▶ PASSAGE:
——————————
DANGER South of the Border  | American Journalism Review
 AJR  Features :    FIRST PERSON    
From AJR,   April 1992

DANGER South of the Border   

While the U.S. press sends cash and coaching to help its colleagues in Eastern Europe, journalists in Latin America are fighting for their liberty and their lives.

By James McClatchy
James McClatchy, publisher and chairman of the board of McClatchy Newspapers, is president of IAPA.      

No longer are reporters and editors being jailed or executed for exercising free speech in Eastern Europe – but they are regularly threatened and murdered in Latin America. No longer are business employees of newspapers disappearing in Poland, Hungary, Czech-oslovakia or Romania because their newspaper offended some powerful interest – but they still disappear in Latin America. No longer are journalists in Eastern Europe censoring themselves for fear of offending somebody – but they are in Latin America.

At least 19 journalists have been killed in the war in Yugoslavia, and undoubtedly there will be more as civil war and the turmoil in the former Soviet bloc countries or republics continues. But no Latin American countries are at war, and boundaries are settled. Guerrilla war, assassinations and other terrible events there are part of ordinary life, not a reflection of organized warfare.

While this comparison is startling, what is shocking is the relative lack of concern of most of the U.S. and Canadian press for their colleagues to the South. North American journalists, production experts and others have gone to Eastern Europe to train people in the techniques of a free press. This has been a marvelous outpouring of help, with substantial amounts of money and machinery for new publications. It's a good cause.

Yet it is like pulling teeth to get North American newspapers to participate in programs supporting a free press in Latin America. As exciting and nerve-racking as events are in Eastern Europe, what happens south of the border – particularly in Mexico – will have much more profound long-term effects on the United States and Canada.

All over Latin America, editors, reporters, business managers, circulation directors and other staff people are subjected to enormous pressures if their papers have the courage to report controversial events in their communities. An impressive percentage of them are as heroic as those who called for liberty in Eastern Europe.

In September 1991 terrorists kidnapped Cristián Edwards, an editor of El Mercurio of Santiago, Chile's largest newspaper, and a member of the family that owns the paper. Five months later he was released, presumably after a ransom was paid. Perfunctory reports of his disappearance and release may have appeared in some news briefs in some North American papers but to most it was a non-event.
——————————
▶ PROMPT 1:
Please echo the article on journalists in Latin America word for word, from "While the U.S." to "are in Latin America.".
▶ PROMPT 2:
Select each line of the listing that contains the string "wall" and copy those lines. Matching is case-sensitive.

(Spatial reasoning question data)
——————————
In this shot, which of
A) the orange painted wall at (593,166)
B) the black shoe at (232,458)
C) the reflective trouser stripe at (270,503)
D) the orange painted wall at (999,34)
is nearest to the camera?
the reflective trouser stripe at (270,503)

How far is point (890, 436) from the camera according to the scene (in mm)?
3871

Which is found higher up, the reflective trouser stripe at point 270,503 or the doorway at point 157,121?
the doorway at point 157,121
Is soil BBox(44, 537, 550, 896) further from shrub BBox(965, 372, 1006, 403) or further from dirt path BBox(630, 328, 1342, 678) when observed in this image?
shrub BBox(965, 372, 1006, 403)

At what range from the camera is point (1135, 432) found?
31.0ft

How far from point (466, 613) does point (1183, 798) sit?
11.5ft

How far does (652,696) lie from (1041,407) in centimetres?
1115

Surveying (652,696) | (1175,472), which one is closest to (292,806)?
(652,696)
——————————
▶ COMPLETE ANSWER 1:
While the U.S. press sends cash and coaching to help its colleagues in Eastern Europe, journalists in Latin America are fighting for their liberty and their lives.

By James McClatchy
James McClatchy, publisher and chairman of the board of McClatchy Newspapers, is president of IAPA.      

No longer are reporters and editors being jailed or executed for exercising free speech in Eastern Europe – but they are regularly threatened and murdered in Latin America. No longer are business employees of newspapers disappearing in Poland, Hungary, Czech-oslovakia or Romania because their newspaper offended some powerful interest – but they still disappear in Latin America. No longer are journalists in Eastern Europe censoring themselves for fear of offending somebody – but they are in Latin America.

▶ COMPLETE ANSWER 2:
A) the orange painted wall at (593,166)
D) the orange painted wall at (999,34)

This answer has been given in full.